When a big luxury retailer like Nordstrom dropped Trump's brand, it had a domino effect on other stores. Neiman Marcus then reportedly dropped Trump's jewelry brand from their website and pulled it from a couple of stores. Belk, a store and online retailer, stated that Trump's brand will only be held in flagship stores. T.J. Maxx and Marshalls's executives told their employees to mix in Trump's brand with other products" ShopStyle, a shopping search engine, has removed the brand completely from the website to "allow higher performing products greater visibility on [their] platform." Major retail stores dropping Trump's brand is mainly based on business reasons, as commented on in each of the company's statements, but may have other causing factors, such as political reasons— that would not be spoken of or written of— and consumers' preferences.

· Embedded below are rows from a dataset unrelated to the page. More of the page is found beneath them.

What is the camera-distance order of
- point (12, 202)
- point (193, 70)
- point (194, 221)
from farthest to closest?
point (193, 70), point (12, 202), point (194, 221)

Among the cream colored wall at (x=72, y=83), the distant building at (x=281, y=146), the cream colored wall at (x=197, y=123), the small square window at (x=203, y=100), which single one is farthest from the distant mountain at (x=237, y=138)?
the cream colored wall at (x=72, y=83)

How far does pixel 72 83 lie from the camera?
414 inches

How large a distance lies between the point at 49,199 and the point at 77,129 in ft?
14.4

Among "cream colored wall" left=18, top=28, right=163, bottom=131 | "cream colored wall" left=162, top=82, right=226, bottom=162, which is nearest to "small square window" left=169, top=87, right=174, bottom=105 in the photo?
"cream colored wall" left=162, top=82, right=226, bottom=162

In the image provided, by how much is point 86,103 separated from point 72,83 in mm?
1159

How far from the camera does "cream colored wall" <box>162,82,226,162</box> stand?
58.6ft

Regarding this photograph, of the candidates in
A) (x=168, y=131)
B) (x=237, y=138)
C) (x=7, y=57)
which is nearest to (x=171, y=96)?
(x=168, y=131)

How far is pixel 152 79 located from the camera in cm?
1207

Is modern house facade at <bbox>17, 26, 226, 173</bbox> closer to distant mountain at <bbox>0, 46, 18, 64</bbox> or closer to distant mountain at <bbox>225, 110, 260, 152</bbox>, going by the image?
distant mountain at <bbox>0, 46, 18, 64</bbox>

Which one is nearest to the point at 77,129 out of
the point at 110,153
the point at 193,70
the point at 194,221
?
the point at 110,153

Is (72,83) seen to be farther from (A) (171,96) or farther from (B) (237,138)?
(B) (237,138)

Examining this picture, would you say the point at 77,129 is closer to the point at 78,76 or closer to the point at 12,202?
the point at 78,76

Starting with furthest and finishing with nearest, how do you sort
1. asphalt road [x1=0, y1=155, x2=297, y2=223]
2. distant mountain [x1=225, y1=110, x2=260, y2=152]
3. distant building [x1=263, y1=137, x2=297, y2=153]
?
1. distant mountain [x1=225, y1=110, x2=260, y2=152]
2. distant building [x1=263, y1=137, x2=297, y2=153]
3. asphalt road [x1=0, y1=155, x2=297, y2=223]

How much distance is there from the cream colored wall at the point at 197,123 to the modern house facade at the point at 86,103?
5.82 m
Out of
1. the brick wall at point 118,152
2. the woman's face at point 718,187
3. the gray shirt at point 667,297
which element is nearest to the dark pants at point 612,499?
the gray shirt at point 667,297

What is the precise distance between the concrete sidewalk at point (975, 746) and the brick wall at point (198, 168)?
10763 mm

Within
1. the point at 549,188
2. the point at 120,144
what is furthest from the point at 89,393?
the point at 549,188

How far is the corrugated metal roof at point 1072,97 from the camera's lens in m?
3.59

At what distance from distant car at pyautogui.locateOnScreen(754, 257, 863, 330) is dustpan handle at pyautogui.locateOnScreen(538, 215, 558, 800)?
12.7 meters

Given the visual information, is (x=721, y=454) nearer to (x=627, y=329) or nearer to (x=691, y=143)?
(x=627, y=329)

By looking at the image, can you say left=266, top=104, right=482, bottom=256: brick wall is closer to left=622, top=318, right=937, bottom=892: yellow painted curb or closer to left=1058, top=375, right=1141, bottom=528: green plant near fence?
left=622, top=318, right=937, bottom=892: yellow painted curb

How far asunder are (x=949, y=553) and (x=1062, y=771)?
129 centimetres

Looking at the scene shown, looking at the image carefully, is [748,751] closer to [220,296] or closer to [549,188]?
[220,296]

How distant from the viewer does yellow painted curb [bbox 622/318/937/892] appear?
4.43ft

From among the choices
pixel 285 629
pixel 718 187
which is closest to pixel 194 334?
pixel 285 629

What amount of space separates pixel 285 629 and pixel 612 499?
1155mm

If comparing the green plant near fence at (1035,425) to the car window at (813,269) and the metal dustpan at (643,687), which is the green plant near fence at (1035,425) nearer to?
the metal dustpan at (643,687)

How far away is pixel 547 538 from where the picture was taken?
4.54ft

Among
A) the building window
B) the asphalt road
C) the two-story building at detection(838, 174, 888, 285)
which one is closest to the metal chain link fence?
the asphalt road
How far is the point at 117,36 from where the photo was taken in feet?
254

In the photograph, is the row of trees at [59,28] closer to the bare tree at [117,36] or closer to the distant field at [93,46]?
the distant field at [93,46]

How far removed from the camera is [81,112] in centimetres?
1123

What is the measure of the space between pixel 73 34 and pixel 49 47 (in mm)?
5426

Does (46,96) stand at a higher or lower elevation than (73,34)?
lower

On the consumer side, customers have boycotted Ivanka Trump's line by mobilizing social media, using the hashtag #GrabYourWallet. This boycott aims to not only motivate people to stop buying her brand, but also to stop shopping at retail stores that carry her line. This movement has more than 50,000 supporters and continues to grow as support for Trump declines. Organized by marketing strategist Shannon Coulter, this campaign is declaring victories whenever a retail store drops a line of the brand. They want to bring attention to their, and certain other populations of the United States, dislike for the whole Trump family, even if Ivanka's brand has nothing to do with Donald's presidency.
Ivanka has not commented on this issue, but has repeated in previous statements that her brand was made long before Donald decided to run for president. She vowed when her father started to campaign to keep her business separate from her father and his presidency.
All companies that dropped Ivanka's line do not claim they did so to protest the new president; they instead claim their decisions were motivated by purely business reasons. It will be interesting to see what would happen if stores continue to drop the Ivanka line. How would Ivanka's company fair under such business conditions, and would the Trump presidency intervene into the retail market? If anything, the Ivanka line controversy is another reminder that, when analyzing business trends, it is important to take into consideration non-economic factors, such as the political environment.